Because each proposal adopts a unique infrastructure development approach and leverages different solutions, these pilots provide a golden opportunity to assess multiple alternatives in tandem and to see which single system or which combination of systems best democratizes access to NCI's datasets and is sustainable in the long run, Kerlavage said. In addition, there's an opportunity to start exploring mechanisms for making related NCI informatics initiatives interoperable, for example, linking the Cancer Genome clouds to the Genomics Data Commons (GDC), he noted — the grant for developing the GDC was awarded to the University of Chicago in May this year. Interoperable infrastructure is also a major part of the NCI's informatics strategy so as part of this process, all four teams may contribute to efforts to define common application programming interfaces that link data and infrastructure across sites, he said.

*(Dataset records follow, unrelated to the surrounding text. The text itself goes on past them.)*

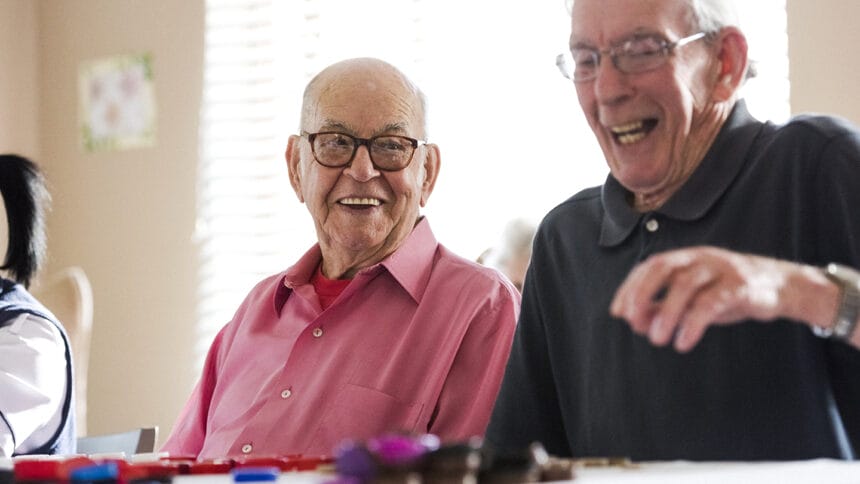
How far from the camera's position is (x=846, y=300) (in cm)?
117

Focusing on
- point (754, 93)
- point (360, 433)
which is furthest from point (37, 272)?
point (754, 93)

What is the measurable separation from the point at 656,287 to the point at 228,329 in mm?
1337

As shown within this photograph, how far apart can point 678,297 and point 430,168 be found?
48.6 inches

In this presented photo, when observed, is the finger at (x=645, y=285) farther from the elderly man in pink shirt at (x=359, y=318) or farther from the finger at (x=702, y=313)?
the elderly man in pink shirt at (x=359, y=318)

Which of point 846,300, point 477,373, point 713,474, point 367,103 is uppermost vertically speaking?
point 367,103

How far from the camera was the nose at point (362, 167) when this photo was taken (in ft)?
6.93

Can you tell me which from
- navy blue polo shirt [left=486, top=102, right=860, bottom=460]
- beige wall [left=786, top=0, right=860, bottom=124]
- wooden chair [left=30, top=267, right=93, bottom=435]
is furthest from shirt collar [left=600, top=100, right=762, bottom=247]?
wooden chair [left=30, top=267, right=93, bottom=435]

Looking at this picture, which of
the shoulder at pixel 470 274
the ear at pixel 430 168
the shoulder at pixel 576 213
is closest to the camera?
the shoulder at pixel 576 213

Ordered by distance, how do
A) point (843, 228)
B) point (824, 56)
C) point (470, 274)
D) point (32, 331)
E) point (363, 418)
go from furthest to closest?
1. point (824, 56)
2. point (32, 331)
3. point (470, 274)
4. point (363, 418)
5. point (843, 228)

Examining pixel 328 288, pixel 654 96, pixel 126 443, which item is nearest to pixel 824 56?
pixel 328 288

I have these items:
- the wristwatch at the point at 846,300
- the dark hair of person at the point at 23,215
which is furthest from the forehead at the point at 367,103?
the wristwatch at the point at 846,300

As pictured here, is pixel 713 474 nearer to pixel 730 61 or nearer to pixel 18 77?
pixel 730 61

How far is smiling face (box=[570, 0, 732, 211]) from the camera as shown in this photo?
1507mm

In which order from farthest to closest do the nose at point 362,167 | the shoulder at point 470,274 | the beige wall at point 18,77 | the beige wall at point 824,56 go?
1. the beige wall at point 18,77
2. the beige wall at point 824,56
3. the nose at point 362,167
4. the shoulder at point 470,274
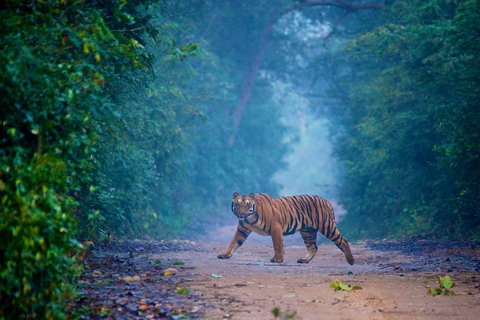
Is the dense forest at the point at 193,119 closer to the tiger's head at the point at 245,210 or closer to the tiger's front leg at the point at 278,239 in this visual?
the tiger's head at the point at 245,210

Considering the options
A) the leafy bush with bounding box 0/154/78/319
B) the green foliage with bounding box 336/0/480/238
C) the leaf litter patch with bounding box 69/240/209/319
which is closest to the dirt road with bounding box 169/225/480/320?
the leaf litter patch with bounding box 69/240/209/319

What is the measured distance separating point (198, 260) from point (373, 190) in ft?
33.9

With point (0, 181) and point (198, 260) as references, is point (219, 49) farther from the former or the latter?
point (0, 181)

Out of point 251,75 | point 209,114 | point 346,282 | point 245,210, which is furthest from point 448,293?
point 251,75

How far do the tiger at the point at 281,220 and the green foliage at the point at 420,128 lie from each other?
10.2 ft

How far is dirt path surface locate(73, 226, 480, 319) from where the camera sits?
5262 mm

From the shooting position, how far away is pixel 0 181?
4.15 m

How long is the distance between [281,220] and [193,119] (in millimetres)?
11278

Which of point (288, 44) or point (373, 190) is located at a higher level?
point (288, 44)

Shmulevich expressed similar sentiments about working with the other awardees on the interoperability issue and added that his team also intends to engage the broader cancer research community in its efforts. To that end, to encourage participation during the evaluation phase of the pilots, the ISB team will give away free cloud credits — using a quota system — for compute and storage to the community that they can use to put the system through its paces. "That's the real test [of whether] this is going to be useful infrastructure," he said.